We provide a review of recent data on features of the phototransduction in retinal cones and discuss the problem of the evolutionary origins of rods and cones. Functioning in the system of nocturnal (rod) or diurnal (cone) vision poses different challenges to the two types of photoreceptor cells. Rods are highly sensitive, react to light slowly and saturate (get blinded) at moderate diurnal illumination levels. Cones are 100 to 1000 times less sensitive than rods, but react an order of magnitude faster and do not saturate at brightest illuminations encountered in nature. Last years, a big body of biochemical and electrophysiological data was obtained on key features of the phototransduction cascade in cones that enable them to support diurnal vision. It is shown that the speed of the activation of the cascade (biochemical amplification) in cones is as high as in rods. However, all turn-off reactions proceed in cones an order of magnitude faster thus reducing cones’ sensitivity. This way, cones efficiently exchange sensitivity for the speed of the reaction. Cones’ ability to function at high light intensity is supported, besides their low sensitivity, by a high speed of regeneration of bleached cone visual pigments. The fast regeneration is made possible by the far faster decay of photoproducts of cone visual pigments compared to that in rods. It is generally accepted that cones represent evolutionary primary type of photoreceptor since vision obviously emerged in organisms living in good lighting conditions. Rods are considered to be a later specialization to vision at low light intensities. However, low sensitivity of the ancestral photoreceptor was the result of its primitiveness while in modern cones the low sensitivity is the result of optimization for very complex a function. It appears that the cone function relies on more refined biochemical machinery than in rods. The appearance of modern rods and cones is the result of the specialization of the ancestral photoreceptor cell in two directions: to achieve maximum sensitivity and to ensure perfect function at diurnal illuminances. The primary photoreceptor was neither cone nor rod, and the question of what type of the cell, rod or cone, is more ancient may be meaningless.

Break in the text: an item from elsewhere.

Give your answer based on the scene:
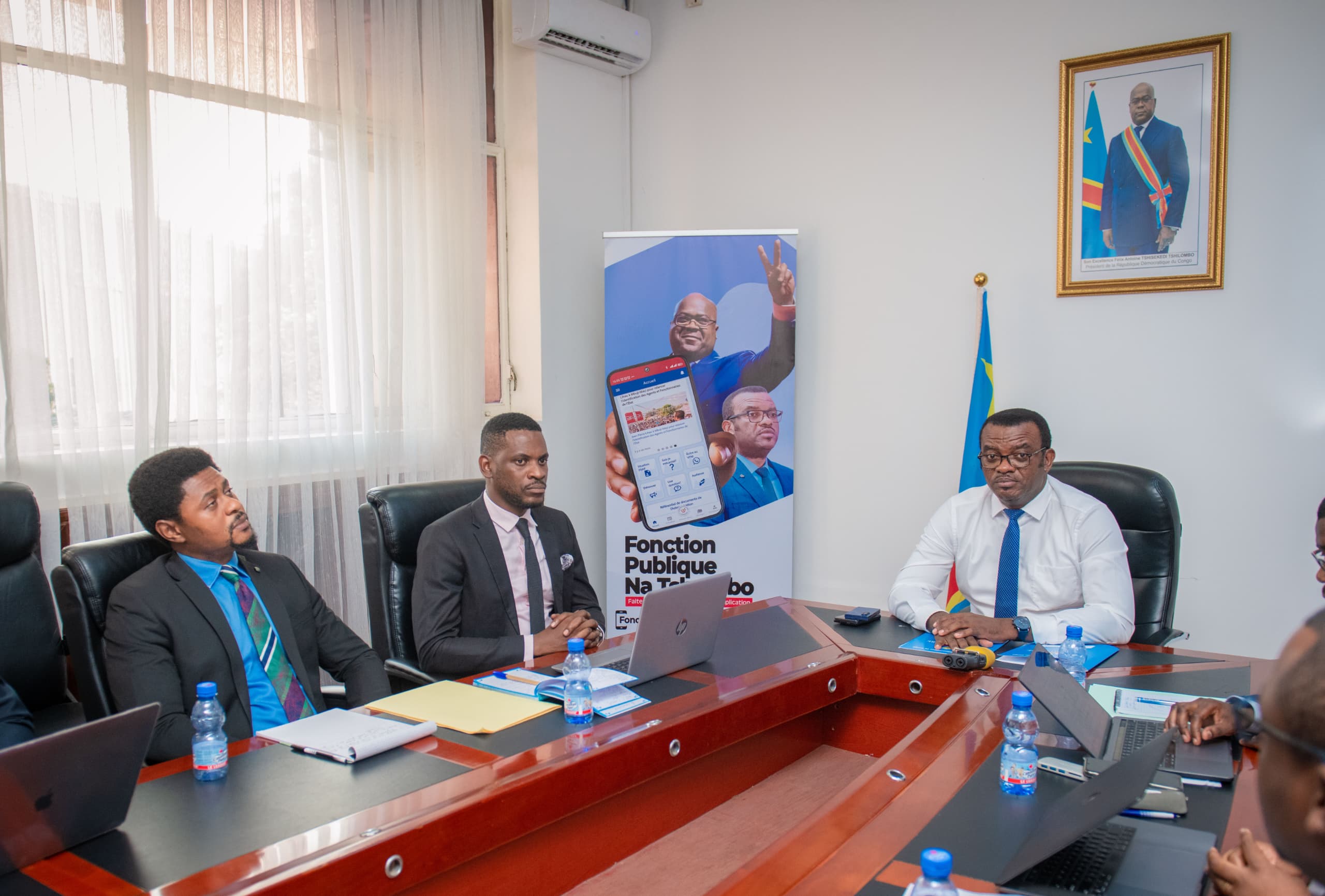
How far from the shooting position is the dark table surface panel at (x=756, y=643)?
2256mm

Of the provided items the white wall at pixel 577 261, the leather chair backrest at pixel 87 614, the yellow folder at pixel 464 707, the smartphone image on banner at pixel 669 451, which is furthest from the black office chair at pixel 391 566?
the white wall at pixel 577 261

Key words: rods, cones, excitation, light adaptation, dark adaptation, evolution

Cite: Govardovskii V. I., Astakhova L. A., Firsov M. L. Spetsifika fiziologicheskikh i biokhimicheskikh mekhanizmov vozbuzhdeniya i adaptatsii kolbochek setchatki [Specifics of physiological and biochemical mechanisms of excitation and adaptation in retinal cones]. Sensornye sistemy [Sensory systems]. 2015. V. 29(4). P. 296-308 (in Russian).